13.1       No Other Rights Conferred.  The establishment of the Plan shall not confer upon any Agent any legal or equitable right against the Company or any member of the Committee or the Board, except as expressly provided in the Plan.

13.2       No Employment Contract.  The Plan does not constitute inducement or consideration for the services of any Agent, nor is it a contract between the Company or American Equity and any Agent.  Participation in the Plan shall not give an Agent any right to be retained under his or her applicable Agents Contract with American Equity.

13.3       Plan Interest Not Subject to Creditor Claims.  The interests of any eligible Participant under the Plan are not subject to the claims of creditors and may not, in any way, be assigned, alienated or encumbered except as provided in an Agreement.

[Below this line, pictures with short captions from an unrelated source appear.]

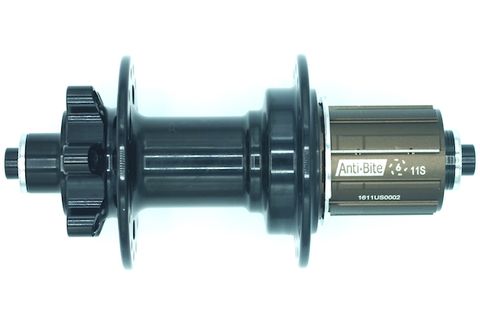 A NEW ITEM - Hub, 10/11 Speed,  Q/R Black 40H TANDEM (145mm OLD)  6 Bolt Disc, Sealed Bearings, Quality Bitex product - made in Taiwan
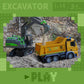 IQKidz Remote Control Excavator Toys for Boys 4-7 Yrs Old - Best Birthday Gift for Kids Age 3 5 8 9 10+, Metal Shovel Construction Vehicles with Light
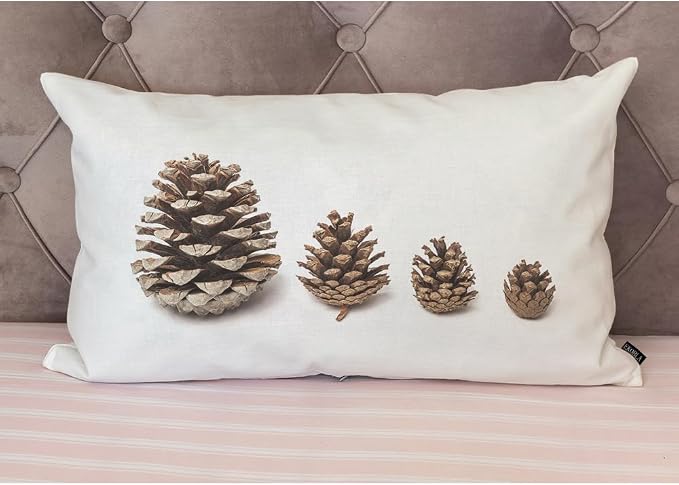 EKOBLA Pinecone Throw Pillow Case - Image 4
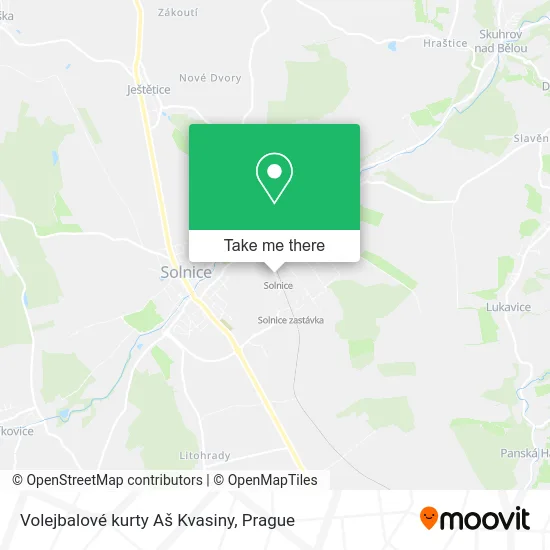 Карта Volejbalové kurty Aš Kvasiny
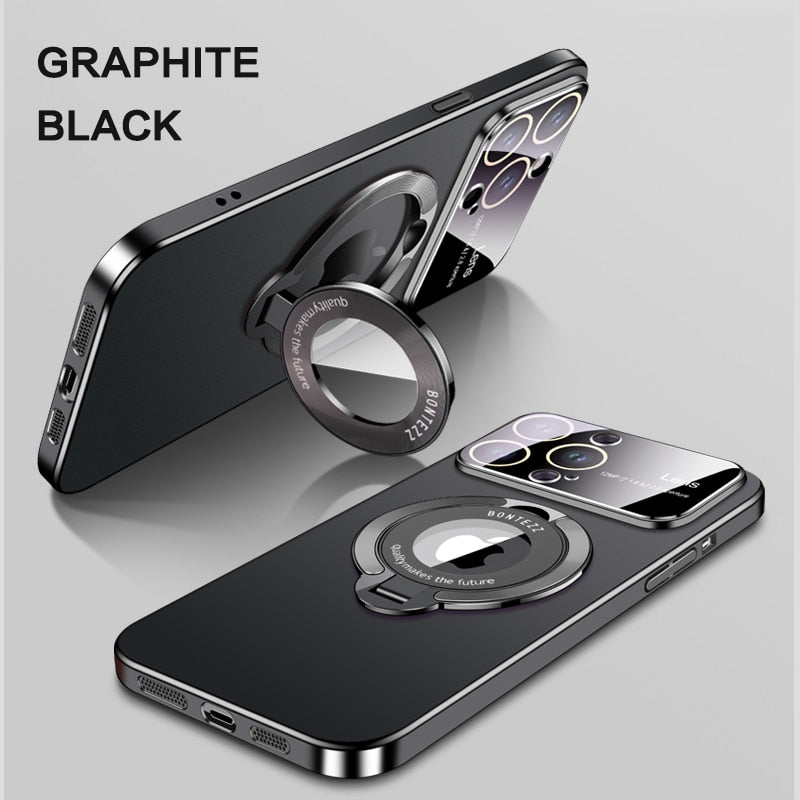 Large Window Phone Case Leak Label Magnetic Bracket
For iPhone 14/13 Series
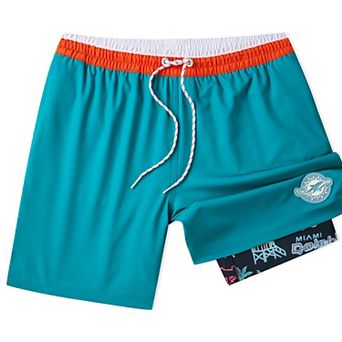 Men's Chubbies Aqua Miami Dolphins 5.5" Classic Lined Swim Trunks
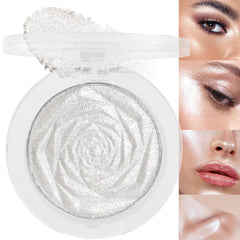 evpct Pearl White Silver highlighter palette close-up shows radiant shimmer for luminous skin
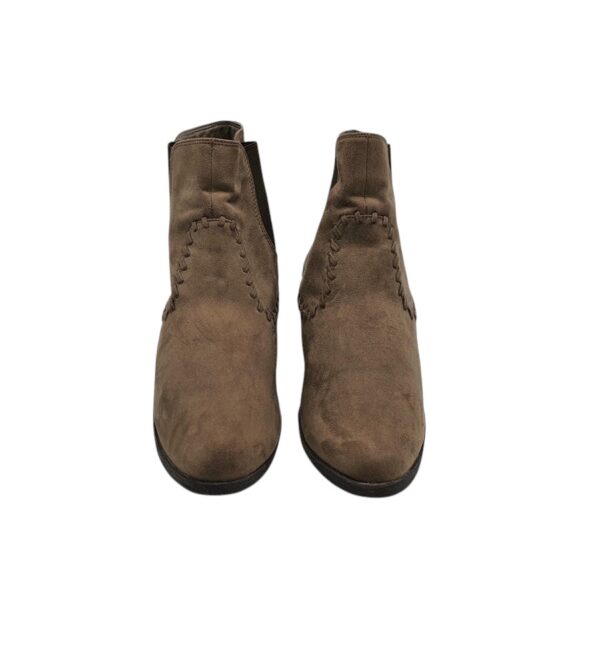 Botine dama New Look 42, material textil, bej - imagine 3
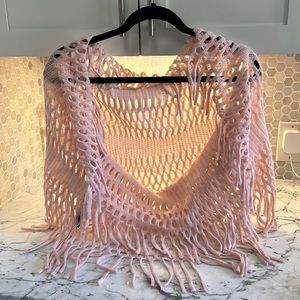 Perfect condition.Blue pacific cashmere& lambswool infinity scarf PINK NOT BEIGE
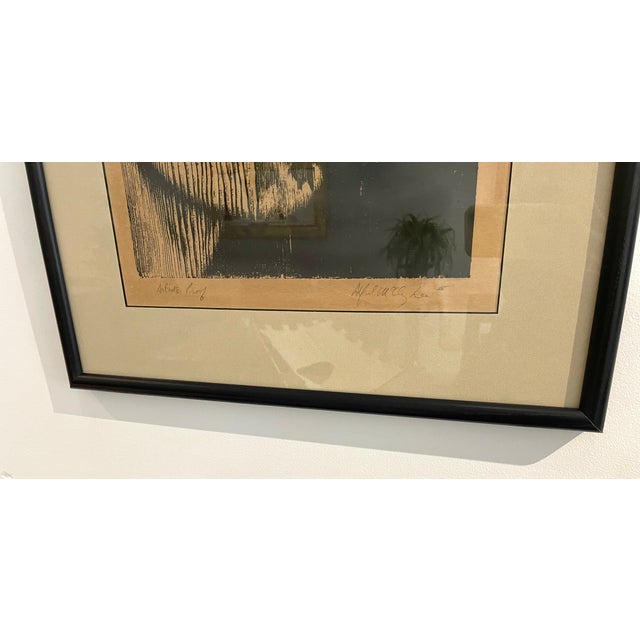 Late 20th Century Framed Portrait of a Woman, Signed Artist's Proof Relief Print For Sale - Image 5 of 11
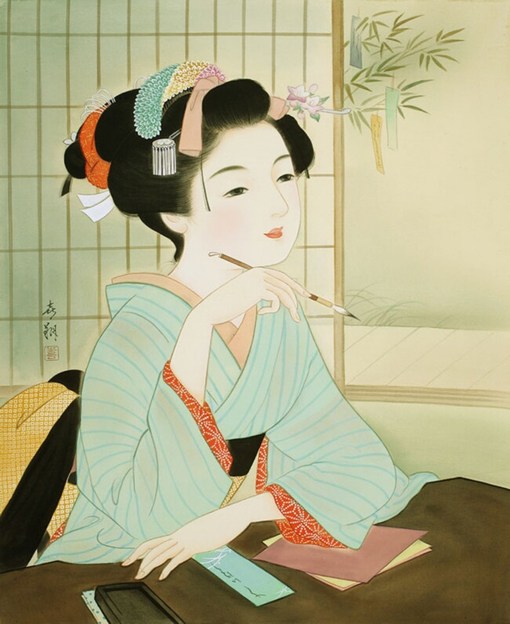 日本古代女子插画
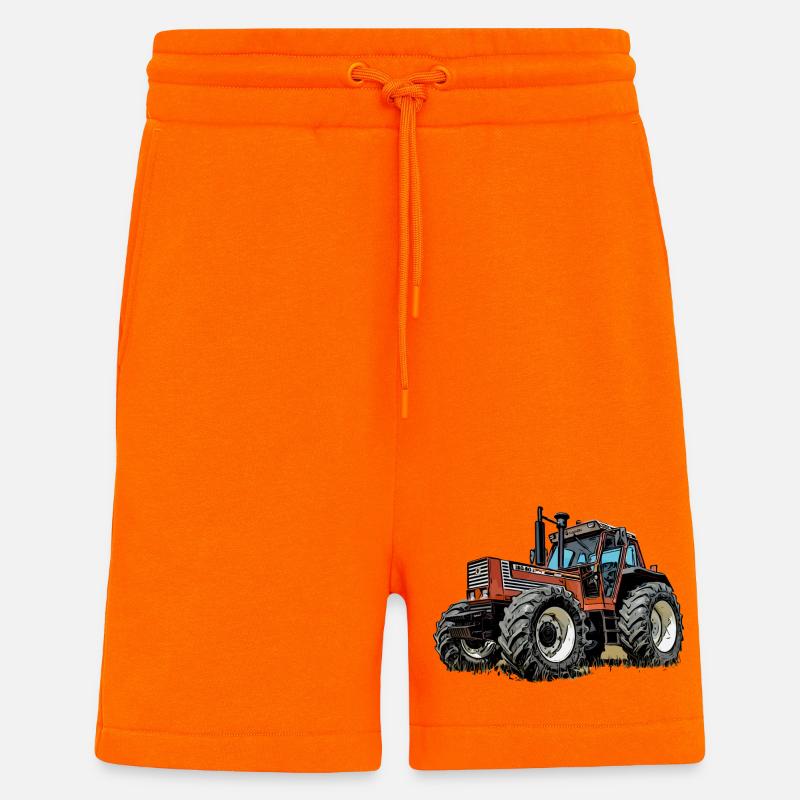 Ackerbeast 100 - Short bio décontracté fabriqué en UE - SUNSET ORANGE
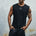 RNWY CREST FITTED TANK TOP - BLACK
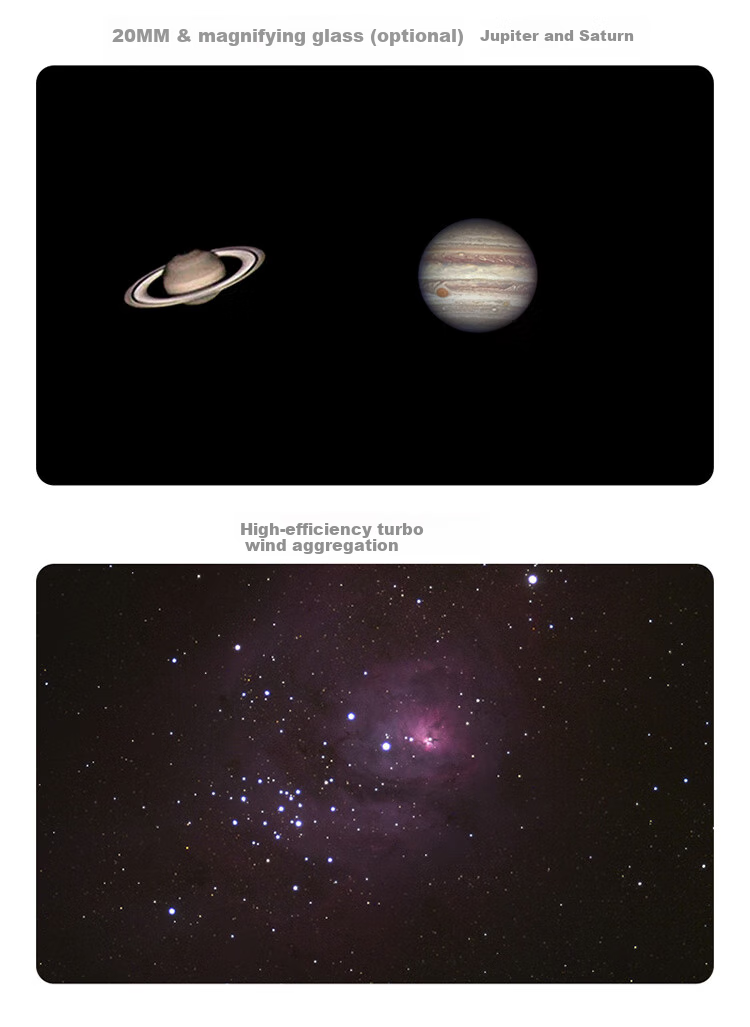 Xingtelang American Brand AM127 Makara Panoramic Telescope, Dual-Use High-Definition High-Magnification Large-Aperture Professional Astronomical Telescope 15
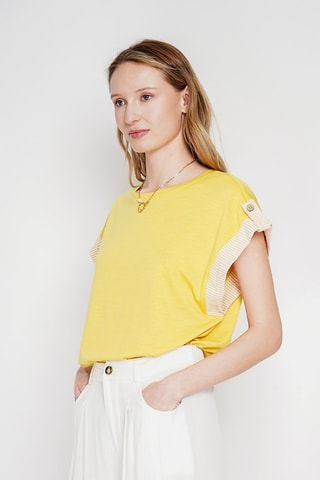 T-shirt oversize en lin - Orange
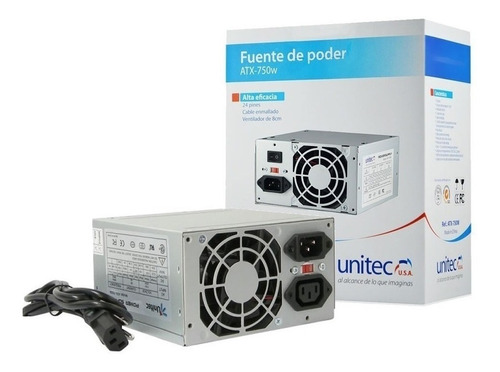 Fuente De Poder De Pc Unitec Atx-750 Nueva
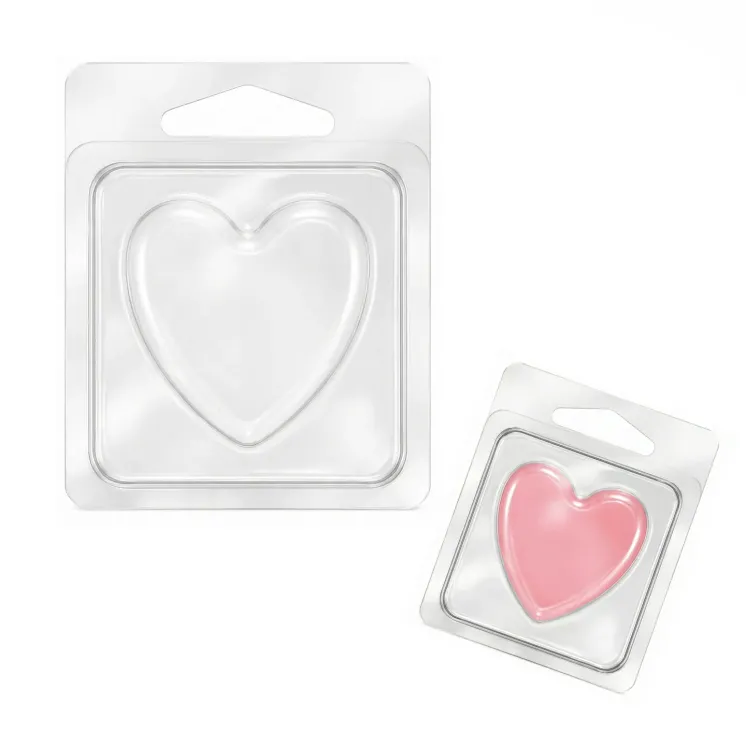 Clamshell 1 okienko do wosków zapachowych wax melts - serce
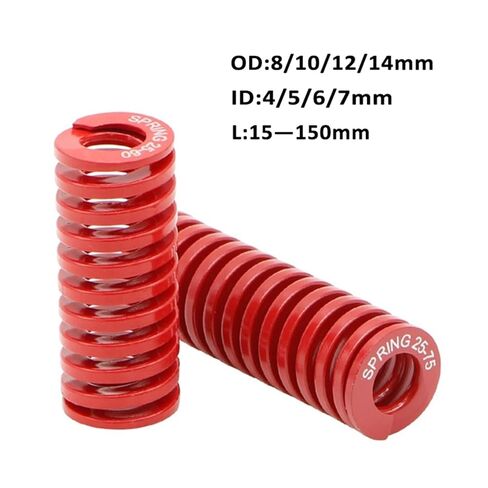 Cgshop-Compressed Spring Outer Diameter 20 Mm Inner Diameter 10 Mm Length 20-60 Mm Red Screw Stamping Compression Spring, 2 Pcs, Good Elasticity and More Durable(70mm,10mm) in Saudi Arabia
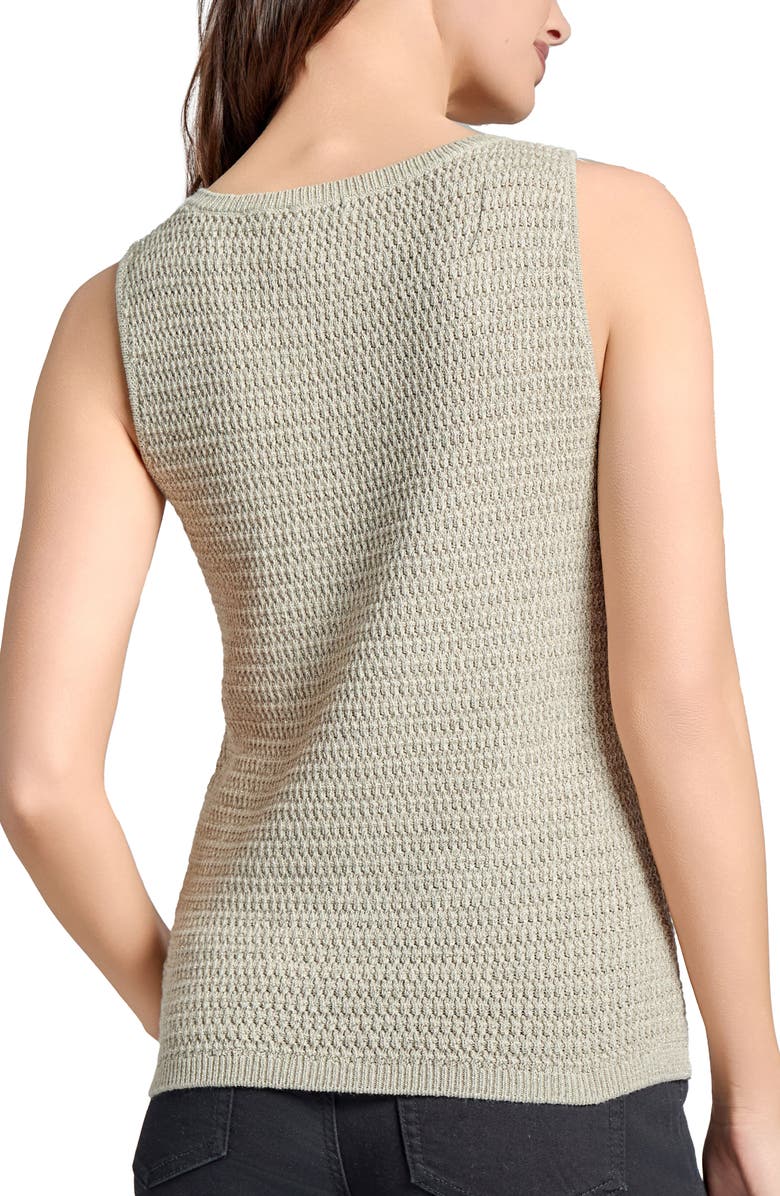 Jones New York Metallic Cotton Sweater Tank, Alternate, color, 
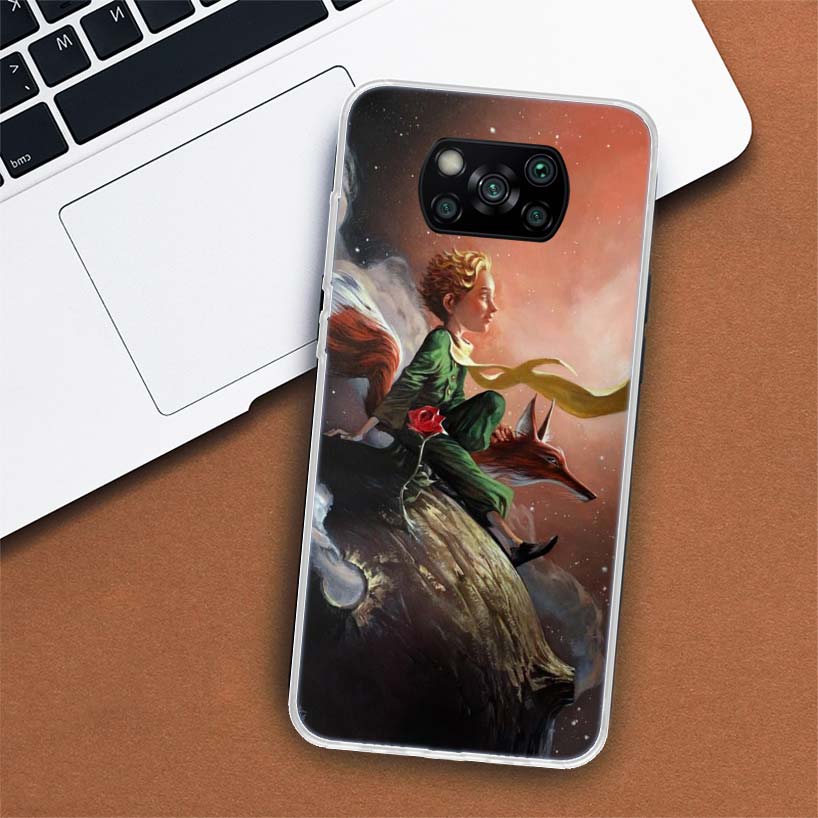 The Little Prince Fox Cartoon Phone Case For Xiaomi Poco X3 GT X4 NFC M4 Pro M3 M2 F3 F2 F1 Mi Note 10 A3 A2 Lite A1 CC9E Fundas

13.4       Applicable Laws.  The Plan shall be governed, construed and administered in accordance with the laws of the State of Iowa.

13.5       Representations Regarding Investment Intent; Restrictive Legends.  The Committee may require each person acquiring Shares pursuant to an Award hereunder to represent to and agree with the Company in writing that such person is acquiring the Shares without a view to distribution thereof.  The certificates for such Shares may include any legend which the Committee deems appropriate to reflect any restrictions on transfer.  All certificates for Shares issued pursuant to the Plan shall be subject to such stock transfer orders and other restrictions as the Committee may deem advisable under the rules, regulations and other requirements of the Securities and Exchange Commission, any stock exchange or interdealer quotation system upon which the Common Stock is then listed or quoted, and any applicable federal or state securities laws.  The Committee may place a legend or legends on any such certificates to make appropriate reference to such restrictions.  The certificates for Shares acquired pursuant to an Award may also include any legend which the Committee deems appropriate to reflect restrictions contained in this Plan or in the applicable Agreement or to comply with the Iowa Business Corporation Law.

13.6       Regulatory Approvals.  The Company shall not be required to issue any certificate or certificates for Shares upon an Award, or record any person as a holder of record of such Shares, without obtaining, to the complete satisfaction of the Committee, the approval of all regulatory bodies deemed necessary by the Committee, and without complying to the Committees complete satisfaction, with all rules and regulations, under federal, state or local law deemed applicable by the Committee and all applicable listing or exchange requirements.